見出し画像

1993年 SideA-1「真夏の夜の夢/松任谷由実」

松任谷由実作詞・作曲 松任谷正隆編曲

・「誰にも言えない」(TBS系 1993/7/9~9/24)主題歌

 TBS系金曜10時枠7月クールドラマ主題歌。90年代に入ってシングルのメガヒットが量産され始めたが、CDアルバムの方では一足早くメガセールス時代が始まっていた。当時そんなCDアルバムのメガセールスを単身背負っていたのがユーミンだった。バブルに向かう時代の追い風、作中で過去曲がふんだんに使われた1987年の映画「私をスキーに連れてって」のヒット、そこにCDという新メディアの普及が重なり、彼女はCDセールスビッグバンのシンボルになった。
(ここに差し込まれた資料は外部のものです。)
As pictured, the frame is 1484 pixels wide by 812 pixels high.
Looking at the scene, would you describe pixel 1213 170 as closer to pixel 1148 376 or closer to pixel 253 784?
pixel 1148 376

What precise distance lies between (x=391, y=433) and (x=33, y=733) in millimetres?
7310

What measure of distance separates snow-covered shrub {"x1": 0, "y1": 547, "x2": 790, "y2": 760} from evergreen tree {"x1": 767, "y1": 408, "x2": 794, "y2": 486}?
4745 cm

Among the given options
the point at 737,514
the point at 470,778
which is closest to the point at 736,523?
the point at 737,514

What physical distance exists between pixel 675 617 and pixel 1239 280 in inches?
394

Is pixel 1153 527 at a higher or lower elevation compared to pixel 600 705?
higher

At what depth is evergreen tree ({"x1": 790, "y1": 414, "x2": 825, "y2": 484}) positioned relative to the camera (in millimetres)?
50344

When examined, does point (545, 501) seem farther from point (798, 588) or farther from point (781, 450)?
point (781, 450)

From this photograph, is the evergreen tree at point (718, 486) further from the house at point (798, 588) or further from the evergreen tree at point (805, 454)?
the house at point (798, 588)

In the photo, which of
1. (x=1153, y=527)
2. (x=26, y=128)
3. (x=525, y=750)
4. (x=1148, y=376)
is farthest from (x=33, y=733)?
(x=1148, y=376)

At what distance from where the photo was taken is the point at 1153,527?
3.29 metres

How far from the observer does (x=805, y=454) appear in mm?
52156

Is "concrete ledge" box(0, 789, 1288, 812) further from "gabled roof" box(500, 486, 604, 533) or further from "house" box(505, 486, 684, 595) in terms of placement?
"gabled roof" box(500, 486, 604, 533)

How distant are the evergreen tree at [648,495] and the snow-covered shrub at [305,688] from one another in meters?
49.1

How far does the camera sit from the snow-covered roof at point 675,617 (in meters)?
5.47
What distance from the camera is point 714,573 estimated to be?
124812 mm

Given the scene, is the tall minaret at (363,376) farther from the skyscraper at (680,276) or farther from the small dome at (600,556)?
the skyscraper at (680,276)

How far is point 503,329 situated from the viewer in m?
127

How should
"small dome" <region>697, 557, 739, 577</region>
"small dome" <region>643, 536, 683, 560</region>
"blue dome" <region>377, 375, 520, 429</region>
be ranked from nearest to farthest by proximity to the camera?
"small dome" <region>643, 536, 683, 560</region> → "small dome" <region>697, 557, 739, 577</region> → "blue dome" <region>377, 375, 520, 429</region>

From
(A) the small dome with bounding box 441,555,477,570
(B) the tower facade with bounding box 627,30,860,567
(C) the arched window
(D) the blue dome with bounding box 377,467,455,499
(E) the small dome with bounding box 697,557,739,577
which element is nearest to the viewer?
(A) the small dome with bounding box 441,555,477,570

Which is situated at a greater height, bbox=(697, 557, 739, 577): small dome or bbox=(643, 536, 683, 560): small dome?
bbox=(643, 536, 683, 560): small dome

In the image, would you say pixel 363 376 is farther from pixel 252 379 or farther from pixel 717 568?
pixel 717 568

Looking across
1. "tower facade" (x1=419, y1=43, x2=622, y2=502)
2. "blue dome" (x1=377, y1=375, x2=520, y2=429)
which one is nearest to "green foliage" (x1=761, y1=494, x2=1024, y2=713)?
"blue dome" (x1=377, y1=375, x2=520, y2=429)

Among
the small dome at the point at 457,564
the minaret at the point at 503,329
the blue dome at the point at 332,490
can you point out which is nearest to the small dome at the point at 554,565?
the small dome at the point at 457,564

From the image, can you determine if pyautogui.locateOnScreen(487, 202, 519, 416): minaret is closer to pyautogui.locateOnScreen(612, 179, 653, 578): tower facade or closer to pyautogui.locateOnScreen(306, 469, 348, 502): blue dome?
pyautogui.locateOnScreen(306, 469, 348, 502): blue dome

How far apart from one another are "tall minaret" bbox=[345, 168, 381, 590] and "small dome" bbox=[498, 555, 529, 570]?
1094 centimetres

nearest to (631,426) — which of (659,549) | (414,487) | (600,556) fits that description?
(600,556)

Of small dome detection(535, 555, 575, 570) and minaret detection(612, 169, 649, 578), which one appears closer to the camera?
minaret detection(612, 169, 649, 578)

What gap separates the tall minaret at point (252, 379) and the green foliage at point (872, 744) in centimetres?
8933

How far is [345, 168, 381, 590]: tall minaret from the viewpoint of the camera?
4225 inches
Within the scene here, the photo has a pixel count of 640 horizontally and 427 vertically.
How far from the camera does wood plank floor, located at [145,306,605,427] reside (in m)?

 1988年発売の「Delight Slight Light Kiss」から90年の「天国のドア」まで前代未聞の3年連続年間アルバム売り上げ第1位を獲得。売り上げは一気に前人未到のダブルミリオンに達した。90年代に入り、B’zやCHAGE&ASKA、サザンオールスターズ、米米CLUB、DREAMS COME TRUEら続々メガセールスアーティストが登場して記録を更新したが、その土台を築いたのは間違いなくユーミンであった。

 従って、このタイミングでのユーミンの主題歌起用はまさに真打ち登場の感があった(もっともそれこそ荒井由実時代から数多くのドラマ主題歌を手がけてきたユーミンからすれば、主題歌ブームという現象自体何を今さらという感じだったかもしれないが)。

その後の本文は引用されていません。